- **TASK INSTRUCTIONS**
All of the data below should be written out exactly.
═══
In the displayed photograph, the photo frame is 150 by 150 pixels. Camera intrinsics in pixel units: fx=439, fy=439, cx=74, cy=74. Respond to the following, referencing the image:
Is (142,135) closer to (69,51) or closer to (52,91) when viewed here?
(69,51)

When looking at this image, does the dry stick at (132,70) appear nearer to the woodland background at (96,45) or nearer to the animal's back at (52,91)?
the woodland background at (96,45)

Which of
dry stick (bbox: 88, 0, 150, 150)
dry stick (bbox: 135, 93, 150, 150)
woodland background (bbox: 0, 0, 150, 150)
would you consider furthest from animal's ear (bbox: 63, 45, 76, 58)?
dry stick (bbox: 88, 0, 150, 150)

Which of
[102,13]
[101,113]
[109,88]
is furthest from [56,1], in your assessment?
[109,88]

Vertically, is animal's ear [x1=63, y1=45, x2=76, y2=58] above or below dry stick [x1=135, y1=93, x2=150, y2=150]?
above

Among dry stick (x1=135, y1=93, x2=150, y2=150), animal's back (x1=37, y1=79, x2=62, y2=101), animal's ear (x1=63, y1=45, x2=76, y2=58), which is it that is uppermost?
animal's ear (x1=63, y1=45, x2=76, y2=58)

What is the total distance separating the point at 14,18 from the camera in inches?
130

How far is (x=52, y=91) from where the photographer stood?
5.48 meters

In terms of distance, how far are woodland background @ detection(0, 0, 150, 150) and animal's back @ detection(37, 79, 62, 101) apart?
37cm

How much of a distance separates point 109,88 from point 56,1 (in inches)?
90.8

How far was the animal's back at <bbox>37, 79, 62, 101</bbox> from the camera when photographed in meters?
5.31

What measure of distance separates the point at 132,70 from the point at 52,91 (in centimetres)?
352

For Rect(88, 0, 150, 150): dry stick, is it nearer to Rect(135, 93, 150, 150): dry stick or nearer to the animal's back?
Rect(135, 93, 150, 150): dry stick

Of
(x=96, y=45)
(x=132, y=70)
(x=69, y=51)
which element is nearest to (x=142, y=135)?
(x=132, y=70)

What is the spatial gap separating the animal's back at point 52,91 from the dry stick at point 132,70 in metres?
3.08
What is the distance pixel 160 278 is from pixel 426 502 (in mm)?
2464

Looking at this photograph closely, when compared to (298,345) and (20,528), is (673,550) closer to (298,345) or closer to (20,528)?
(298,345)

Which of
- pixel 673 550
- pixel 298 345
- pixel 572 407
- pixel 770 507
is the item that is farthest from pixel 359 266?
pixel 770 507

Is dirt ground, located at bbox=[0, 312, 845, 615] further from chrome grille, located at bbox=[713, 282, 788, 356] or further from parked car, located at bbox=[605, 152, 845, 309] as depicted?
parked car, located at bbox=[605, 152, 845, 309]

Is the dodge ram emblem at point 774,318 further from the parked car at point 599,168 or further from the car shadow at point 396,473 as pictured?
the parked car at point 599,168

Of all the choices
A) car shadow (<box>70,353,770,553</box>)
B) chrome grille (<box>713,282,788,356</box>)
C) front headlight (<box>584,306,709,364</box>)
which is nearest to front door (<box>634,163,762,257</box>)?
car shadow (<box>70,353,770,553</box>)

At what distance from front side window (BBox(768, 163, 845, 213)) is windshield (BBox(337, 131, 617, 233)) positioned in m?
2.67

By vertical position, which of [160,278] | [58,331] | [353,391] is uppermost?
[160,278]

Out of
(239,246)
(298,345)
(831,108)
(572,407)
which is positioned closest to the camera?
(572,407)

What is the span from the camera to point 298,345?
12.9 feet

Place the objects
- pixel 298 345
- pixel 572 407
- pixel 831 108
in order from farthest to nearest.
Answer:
═══
- **EXERCISE RESPONSE**
In the displayed photograph, the photo frame is 150 by 150 pixels. Camera intrinsics in pixel units: fx=439, fy=439, cx=74, cy=74. Respond to the following, referencing the image:
Is (142,135) closer to (69,51) or closer to (52,91) when viewed here?
(69,51)

When looking at this image, does the dry stick at (132,70) appear nearer to the woodland background at (96,45) or nearer to the animal's back at (52,91)?
the woodland background at (96,45)

Which of
dry stick (bbox: 88, 0, 150, 150)
dry stick (bbox: 135, 93, 150, 150)
woodland background (bbox: 0, 0, 150, 150)
would you consider furthest from animal's ear (bbox: 63, 45, 76, 58)?
dry stick (bbox: 88, 0, 150, 150)

Which of
[102,13]
[101,113]
[109,88]
is furthest from [56,1], in your assessment?
[109,88]

Vertically, is animal's ear [x1=63, y1=45, x2=76, y2=58] above or below dry stick [x1=135, y1=93, x2=150, y2=150]?
above

Among dry stick (x1=135, y1=93, x2=150, y2=150), animal's back (x1=37, y1=79, x2=62, y2=101), animal's ear (x1=63, y1=45, x2=76, y2=58), which is it that is uppermost?
animal's ear (x1=63, y1=45, x2=76, y2=58)

What is the total distance separating the point at 14,18 from the camera in inches?
130

How far is (x=52, y=91) from where the photographer stood?
5.48 meters

In terms of distance, how far are woodland background @ detection(0, 0, 150, 150) and animal's back @ detection(37, 79, 62, 101) apart?
37cm

How much of a distance separates point 109,88 from point 56,1 (in inches)?
90.8

How far was the animal's back at <bbox>37, 79, 62, 101</bbox> from the camera when photographed in meters?
5.31

What measure of distance separates the point at 132,70 from the point at 52,91 (in centimetres)?
352

For Rect(88, 0, 150, 150): dry stick, is it nearer to Rect(135, 93, 150, 150): dry stick or nearer to the animal's back?
Rect(135, 93, 150, 150): dry stick

Of
(x=96, y=45)
(x=132, y=70)
(x=69, y=51)
which element is nearest to (x=142, y=135)?
(x=132, y=70)

What is the spatial gap separating the animal's back at point 52,91 from the dry stick at point 132,70 in metres?
3.08
What is the distance pixel 160 278 is from pixel 426 502 (in mm)?
2464

Looking at this photograph closely, when compared to (298,345) and (20,528), is (673,550) closer to (298,345) or closer to (20,528)?
(298,345)

Which of
- pixel 673 550
- pixel 298 345
- pixel 572 407
- pixel 770 507
is the item that is farthest from pixel 359 266?
pixel 770 507

Is dirt ground, located at bbox=[0, 312, 845, 615] further from chrome grille, located at bbox=[713, 282, 788, 356] or further from parked car, located at bbox=[605, 152, 845, 309] as depicted?
parked car, located at bbox=[605, 152, 845, 309]

Is the dodge ram emblem at point 774,318 further from the parked car at point 599,168 or further from the car shadow at point 396,473 as pictured?
the parked car at point 599,168

Of all the choices
A) car shadow (<box>70,353,770,553</box>)
B) chrome grille (<box>713,282,788,356</box>)
C) front headlight (<box>584,306,709,364</box>)
which is nearest to front door (<box>634,163,762,257</box>)?
car shadow (<box>70,353,770,553</box>)

At what distance from front side window (BBox(768, 163, 845, 213)) is windshield (BBox(337, 131, 617, 233)) positioned in m?
2.67

By vertical position, which of [160,278] | [58,331] | [353,391] is uppermost?
[160,278]

Out of
(239,246)
(298,345)
(831,108)
(572,407)
which is positioned closest to the camera?
(572,407)

What is the span from the camera to point 298,345?
12.9 feet

Place the objects
- pixel 298 345
- pixel 572 407
- pixel 831 108
in order from farthest to nearest.
Answer:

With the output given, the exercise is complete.